● LESETEXT
Zum Andern sollt ihr keine fremden Haare oder Perücken tragen, noch Hoffahrt damit treiben. Von euren Reichtümern sollet ihr den Armen auch mitteilen, und glaubet, dass dieser Brief mit Gottes eigener Hand geschrieben und von Jesu Christo uns ist aufgesetzt, auf dass ihr nicht tuet wie das unvernünftige Vieh. Ihr habt sechs Tage in der Woche eure Arbeit zu verrichten, aber den Sonntag sollet ihr mir heiligen. Wollet ihr mir es aber nicht tun, so will ich Krieg, Pestilenz und Hungersnot auf Erden schicken und mit vielen Plagen Euch strafen, auf dass ihr es hart empfindet.
Zum dritten gebiete ich Euch, dass ihr am Samstag nicht zu spät arbeitet und am Sonntag wieder früh in die Kirche gehet, ein jeder, er sei jung oder alt, in wachsender Andacht seine Sünden bekenne, auf dass sie Euch vergeben werden.

● VORLIEGENDE DATEN
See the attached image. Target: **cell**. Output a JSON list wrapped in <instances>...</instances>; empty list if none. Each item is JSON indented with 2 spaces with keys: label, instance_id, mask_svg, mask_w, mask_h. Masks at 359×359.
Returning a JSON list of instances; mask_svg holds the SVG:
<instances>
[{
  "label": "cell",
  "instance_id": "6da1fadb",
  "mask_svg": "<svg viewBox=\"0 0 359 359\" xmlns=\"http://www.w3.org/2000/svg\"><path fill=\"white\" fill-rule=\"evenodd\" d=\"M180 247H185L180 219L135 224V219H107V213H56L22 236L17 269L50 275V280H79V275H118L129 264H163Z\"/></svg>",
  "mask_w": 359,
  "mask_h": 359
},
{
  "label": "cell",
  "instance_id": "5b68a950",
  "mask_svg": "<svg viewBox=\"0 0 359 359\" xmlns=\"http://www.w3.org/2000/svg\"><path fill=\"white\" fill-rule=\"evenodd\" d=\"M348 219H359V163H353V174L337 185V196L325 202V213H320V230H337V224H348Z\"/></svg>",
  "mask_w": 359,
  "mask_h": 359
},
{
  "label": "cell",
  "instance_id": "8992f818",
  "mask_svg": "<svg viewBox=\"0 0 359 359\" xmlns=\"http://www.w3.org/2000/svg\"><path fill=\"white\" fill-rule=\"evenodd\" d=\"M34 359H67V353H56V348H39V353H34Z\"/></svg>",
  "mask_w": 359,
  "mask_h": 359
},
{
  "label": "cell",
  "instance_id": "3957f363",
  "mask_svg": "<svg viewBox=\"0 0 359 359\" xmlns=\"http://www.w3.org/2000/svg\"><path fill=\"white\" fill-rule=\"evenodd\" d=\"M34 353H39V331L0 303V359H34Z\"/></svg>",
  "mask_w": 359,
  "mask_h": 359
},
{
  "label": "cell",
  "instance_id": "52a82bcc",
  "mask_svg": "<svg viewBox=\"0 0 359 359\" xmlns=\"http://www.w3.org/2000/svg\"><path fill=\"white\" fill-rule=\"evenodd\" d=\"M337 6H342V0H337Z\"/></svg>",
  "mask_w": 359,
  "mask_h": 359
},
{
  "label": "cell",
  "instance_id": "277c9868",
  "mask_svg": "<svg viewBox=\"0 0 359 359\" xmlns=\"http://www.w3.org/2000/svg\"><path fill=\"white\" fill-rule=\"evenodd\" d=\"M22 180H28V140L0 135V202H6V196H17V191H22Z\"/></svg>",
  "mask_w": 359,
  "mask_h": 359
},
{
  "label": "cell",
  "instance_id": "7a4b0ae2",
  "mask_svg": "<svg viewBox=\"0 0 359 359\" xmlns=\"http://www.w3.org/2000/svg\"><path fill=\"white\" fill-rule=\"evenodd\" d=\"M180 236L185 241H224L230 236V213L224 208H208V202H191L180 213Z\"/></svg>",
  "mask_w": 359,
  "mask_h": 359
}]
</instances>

● ARBEITSANWEISUNGEN
1/ An wie vielen Tagen der Woche soll laut Lesetext gearbeitet werden?
2/ Gib den Lesetext von „Zum Andern sollt“ bis „es hart empfindet.“ noch einmal wieder und ersetze dabei „Hungersnot“ durch „Teuerung“.

● LÖSUNGEN
1/ An sechs Tagen.

2/
Zum Andern sollt ihr keine fremden Haare oder Perücken tragen, noch Hoffahrt damit treiben. Von euren Reichtümern sollet ihr den Armen auch mitteilen, und glaubet, dass dieser Brief mit Gottes eigener Hand geschrieben und von Jesu Christo uns ist aufgesetzt, auf dass ihr nicht tuet wie das unvernünftige Vieh. Ihr habt sechs Tage in der Woche eure Arbeit zu verrichten, aber den Sonntag sollet ihr mir heiligen. Wollet ihr mir es aber nicht tun, so will ich Krieg, Pestilenz und Teuerung auf Erden schicken und mit vielen Plagen Euch strafen, auf dass ihr es hart empfindet.